* **WHAT TO PRODUCE**
Write the next post in the forum thread below about Medicare bundling of codes 92012 and 92020, picking up after its last line.

* **DOCUMENT PASSAGE**
* * * *
# medicare bundling 92012 and 92020



## cpccoder2008 (Jul 28, 2010)

I have been receiving denials from medicare for 92012 and 92020 saying that 92012 is bundled with 92020. It the CPT book it clearly states 92020 is a seperate procedure. Anyone else having this problem ? Thanks


----------



## vpcats (Jul 29, 2010)

cpccoder2008 said:


> I have been receiving denials from medicare for 92012 and 92020 saying that 92012 is bundled with 92020. It the CPT book it clearly states 92020 is a seperate procedure. Anyone else having this problem ? Thanks



The "separate procedure" clause means that that code is included (bundled) with another code.  You'd have to check your CCI to see if 92020 is actually on the list and bundled with the 92012.  Check in both directions with each code against each column I and column II.  Then also check against the mutually exclusive list.

I don't know what the allowed amounts are for either code but I think they should be paying for the exam and bundling the gonio, not vice versa.


----------



## cpccoder2008 (Jul 29, 2010)
* * * *
* **DATA EXTRACTS**
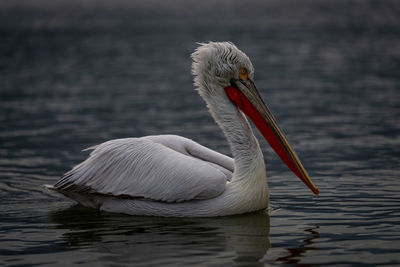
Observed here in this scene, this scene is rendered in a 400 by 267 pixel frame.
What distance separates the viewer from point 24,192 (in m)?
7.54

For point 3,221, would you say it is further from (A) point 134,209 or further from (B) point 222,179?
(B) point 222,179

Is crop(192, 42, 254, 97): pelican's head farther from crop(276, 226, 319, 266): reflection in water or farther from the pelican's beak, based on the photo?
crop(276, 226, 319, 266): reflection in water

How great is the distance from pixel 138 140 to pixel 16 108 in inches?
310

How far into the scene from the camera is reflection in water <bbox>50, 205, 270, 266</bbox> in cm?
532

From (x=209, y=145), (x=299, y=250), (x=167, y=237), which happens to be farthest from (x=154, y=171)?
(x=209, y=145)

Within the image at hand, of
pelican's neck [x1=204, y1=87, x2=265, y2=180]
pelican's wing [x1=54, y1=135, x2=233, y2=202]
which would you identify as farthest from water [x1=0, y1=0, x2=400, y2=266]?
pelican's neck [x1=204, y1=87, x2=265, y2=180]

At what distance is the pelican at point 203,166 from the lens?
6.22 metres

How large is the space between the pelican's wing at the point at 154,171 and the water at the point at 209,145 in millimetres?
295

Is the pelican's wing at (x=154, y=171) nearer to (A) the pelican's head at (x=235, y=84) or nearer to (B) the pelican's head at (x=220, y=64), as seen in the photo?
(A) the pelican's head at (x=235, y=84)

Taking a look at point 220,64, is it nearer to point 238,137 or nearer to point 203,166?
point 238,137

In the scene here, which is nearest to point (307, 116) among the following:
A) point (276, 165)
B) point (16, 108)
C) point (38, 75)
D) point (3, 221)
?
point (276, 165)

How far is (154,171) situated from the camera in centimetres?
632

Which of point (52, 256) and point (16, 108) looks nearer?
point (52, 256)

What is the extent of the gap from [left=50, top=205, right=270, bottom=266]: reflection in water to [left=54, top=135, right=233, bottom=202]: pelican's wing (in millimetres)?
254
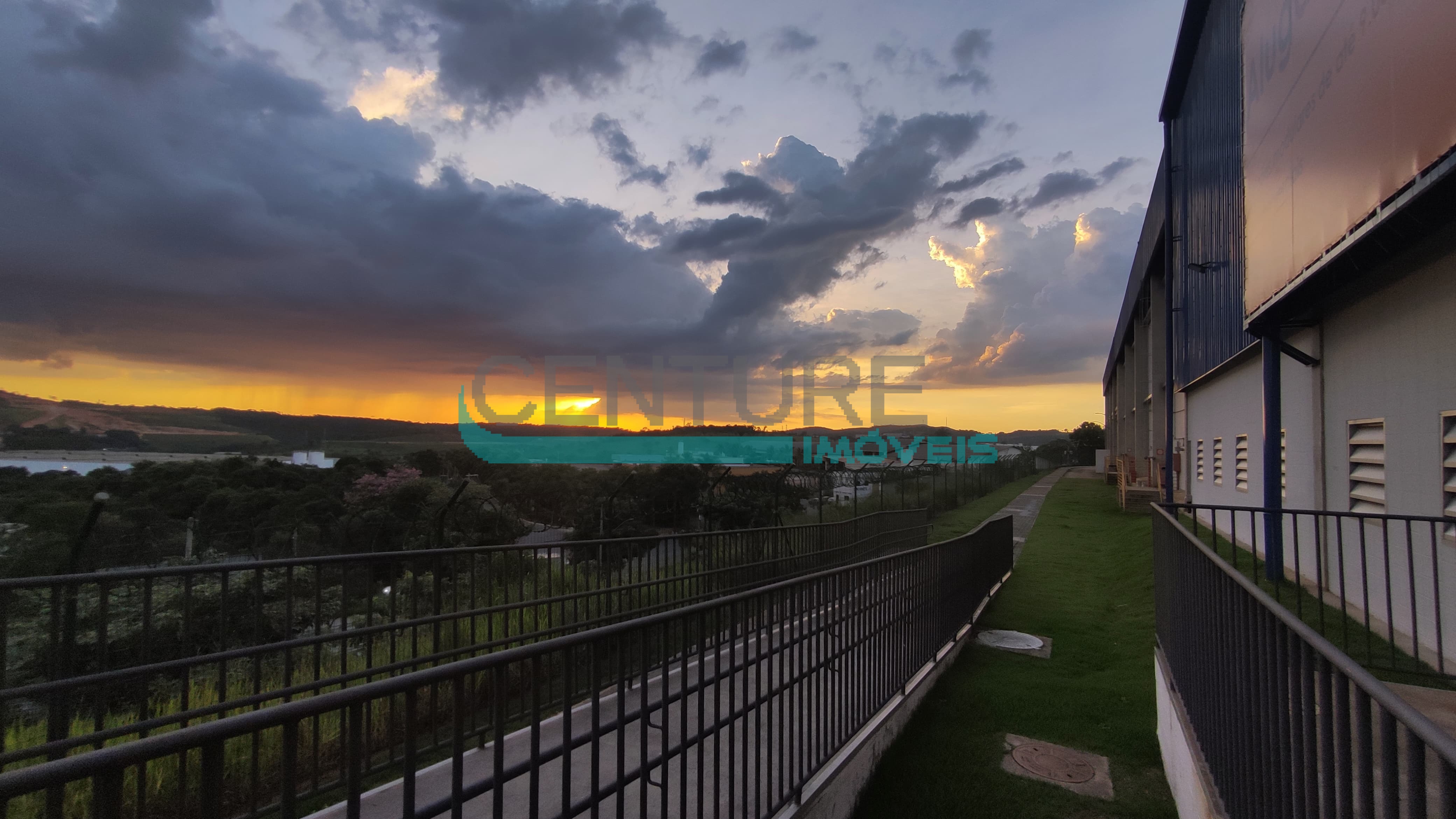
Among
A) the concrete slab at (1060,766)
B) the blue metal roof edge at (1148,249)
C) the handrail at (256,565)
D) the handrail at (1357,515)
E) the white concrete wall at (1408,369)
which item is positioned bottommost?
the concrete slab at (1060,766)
* * * *
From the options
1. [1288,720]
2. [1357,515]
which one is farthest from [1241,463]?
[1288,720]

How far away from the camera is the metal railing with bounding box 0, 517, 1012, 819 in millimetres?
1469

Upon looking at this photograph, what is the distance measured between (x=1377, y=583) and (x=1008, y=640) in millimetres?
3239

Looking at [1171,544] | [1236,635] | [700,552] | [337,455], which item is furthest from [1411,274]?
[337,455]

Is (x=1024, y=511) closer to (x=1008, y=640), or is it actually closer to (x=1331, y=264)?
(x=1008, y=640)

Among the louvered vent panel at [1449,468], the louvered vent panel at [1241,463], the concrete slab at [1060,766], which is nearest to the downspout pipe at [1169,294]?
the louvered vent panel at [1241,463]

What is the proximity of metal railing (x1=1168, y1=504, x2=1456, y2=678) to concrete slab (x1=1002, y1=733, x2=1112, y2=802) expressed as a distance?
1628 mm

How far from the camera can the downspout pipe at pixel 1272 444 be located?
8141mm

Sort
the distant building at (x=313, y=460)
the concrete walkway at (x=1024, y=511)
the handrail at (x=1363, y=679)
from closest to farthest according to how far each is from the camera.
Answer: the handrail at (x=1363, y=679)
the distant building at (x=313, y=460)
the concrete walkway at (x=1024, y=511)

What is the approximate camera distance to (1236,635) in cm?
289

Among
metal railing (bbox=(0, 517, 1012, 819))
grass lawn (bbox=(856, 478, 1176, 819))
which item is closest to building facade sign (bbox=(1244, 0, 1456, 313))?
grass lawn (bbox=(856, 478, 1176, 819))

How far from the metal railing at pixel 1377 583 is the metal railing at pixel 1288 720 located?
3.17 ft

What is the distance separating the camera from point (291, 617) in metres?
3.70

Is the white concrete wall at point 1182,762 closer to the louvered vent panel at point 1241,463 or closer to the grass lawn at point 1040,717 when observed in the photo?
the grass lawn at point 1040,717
* * * *
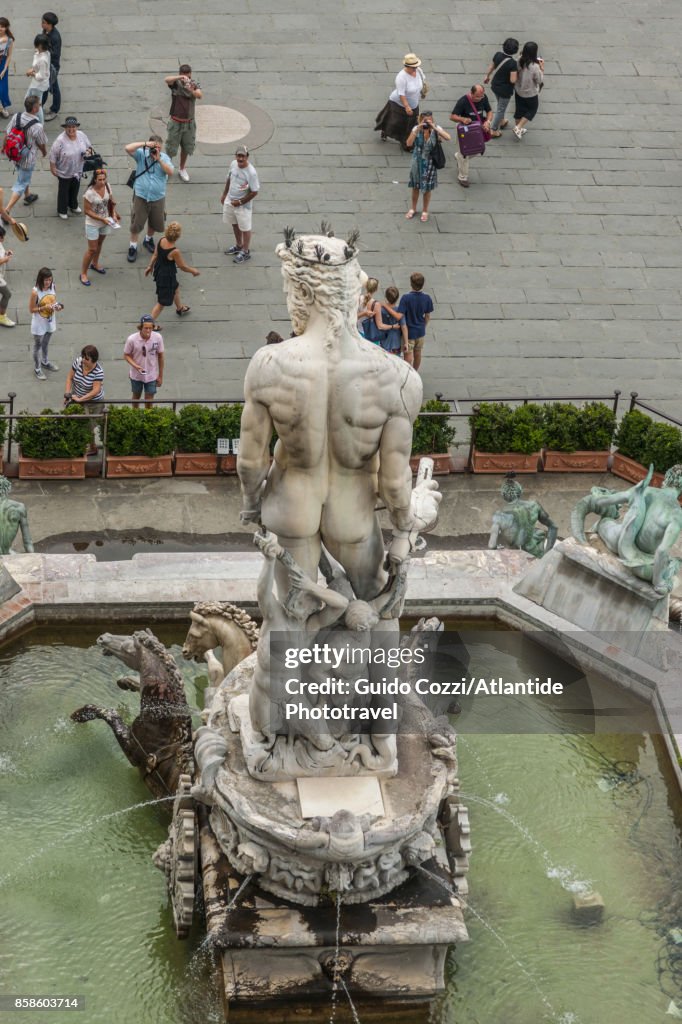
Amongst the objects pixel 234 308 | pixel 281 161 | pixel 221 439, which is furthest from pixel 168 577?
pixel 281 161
* * * *
* **SOLVED PROBLEM**
vpcats said:


> The "separate procedure" clause means that that code is included (bundled) with another code.  You'd have to check your CCI to see if 92020 is actually on the list and bundled with the 92012.  Check in both directions with each code against each column I and column II.  Then also check against the mutually exclusive list.
> 
> I don't know what the allowed amounts are for either code but I think they should be paying for the exam and bundling the gonio, not vice versa.



I agree, but i guess they will pay the less out of the two and deny the other, i checked both ways and they aren't bundled. In the coding companion it states if 92020 is performed along with another procedure to attach -59 but i haven't done that before.. Strange !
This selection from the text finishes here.